[Directions for this task]: An exact copy of every record is needed, with all pictures omitted.

Saved entries:
============================================================

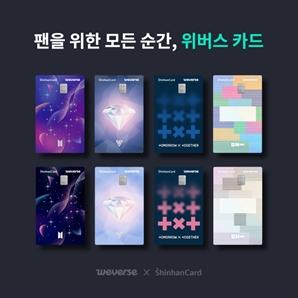 매년 굿즈 주는 BTS 신한카드 등장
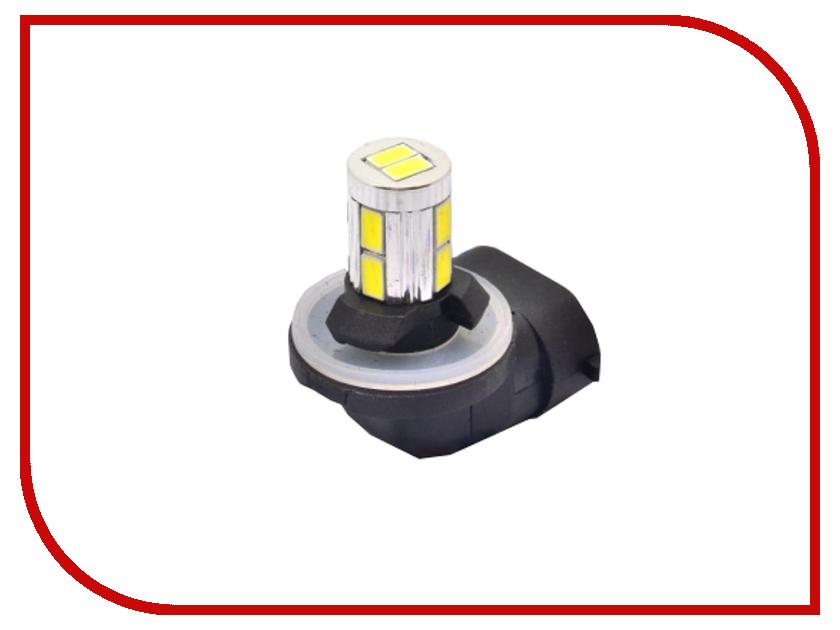 Лампа DLED H27 881 10 SMD 5630 + Стабилизатор 3532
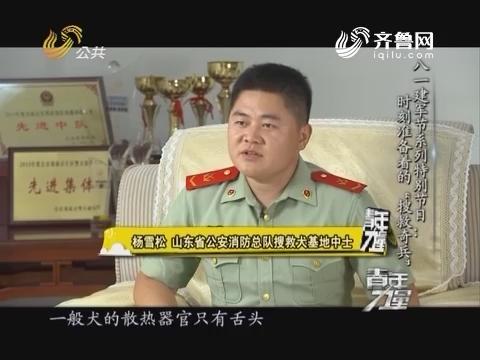 """20160802《青年力量》:八一建军节系列特别节目 时刻准备着的""""搜救奇兵"""""""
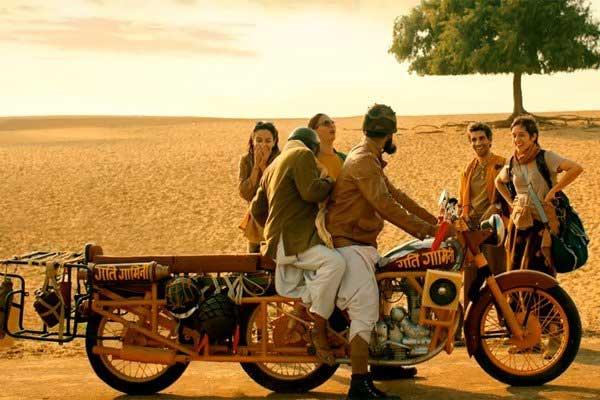 Mahesh's Bike from Rajasthan?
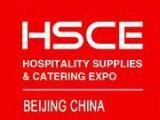第十一届北京国际酒店用品及餐饮业博览会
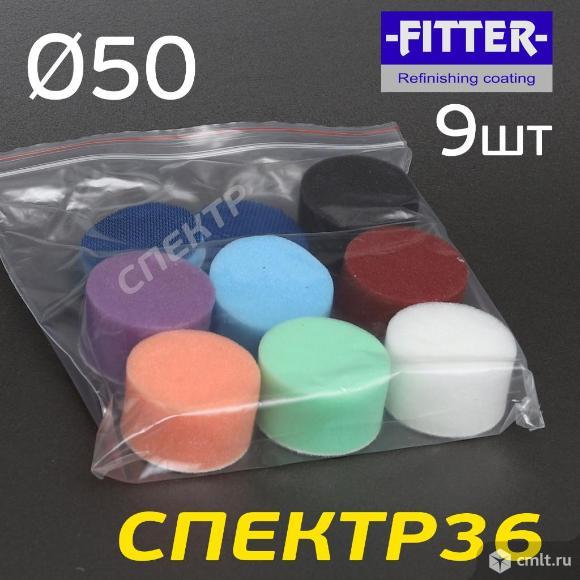 Набор полировальных кругов ф50мм Fitter (9пр). Фото 2.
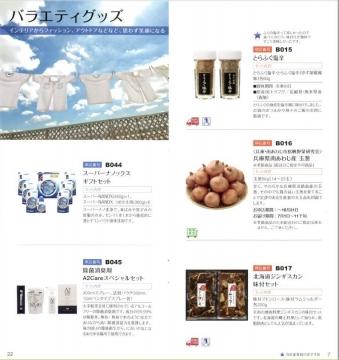 日本管財 優待カタログ P7 201803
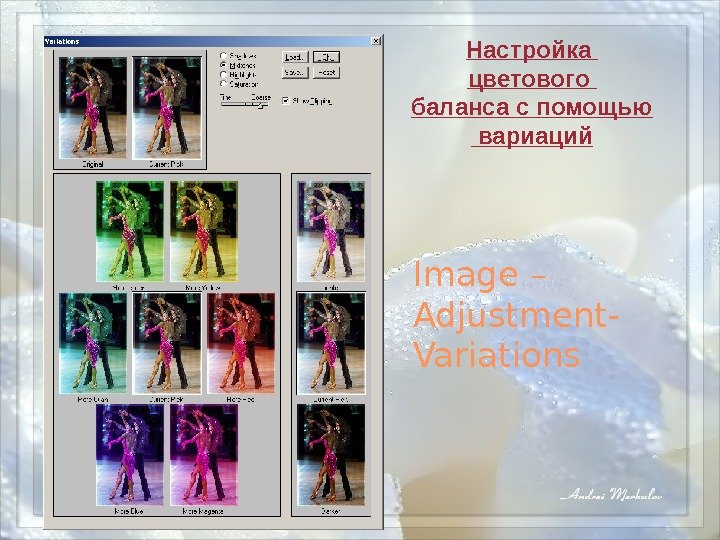 Image – Adjustment- Variations Настройка цветового баланса с помощью  вариаций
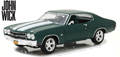 GREENLIGHT - 13505 - 1970 Chevrolet Chevelle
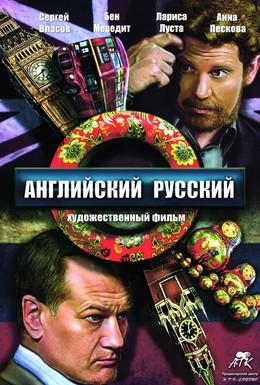 Постер фильма Английский русский (2013)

============================================================

[Answer]:
 매년 굿즈 주는 BTS 신한카드 등장
 Лампа DLED H27 881 10 SMD 5630 + Стабилизатор 3532
 """20160802《青年力量》:八一建军节系列特别节目 时刻准备着的""""搜救奇兵"""""""
 Mahesh's Bike from Rajasthan?
第十一届北京国际酒店用品及餐饮业博览会
 Набор полировальных кругов ф50мм Fitter (9пр). Фото 2.
 日本管財 優待カタログ P7 201803
 Image – Adjustment- Variations Настройка цветового баланса с помощью  вариаций
 GREENLIGHT - 13505 - 1970 Chevrolet Chevelle
 Постер фильма Английский русский (2013)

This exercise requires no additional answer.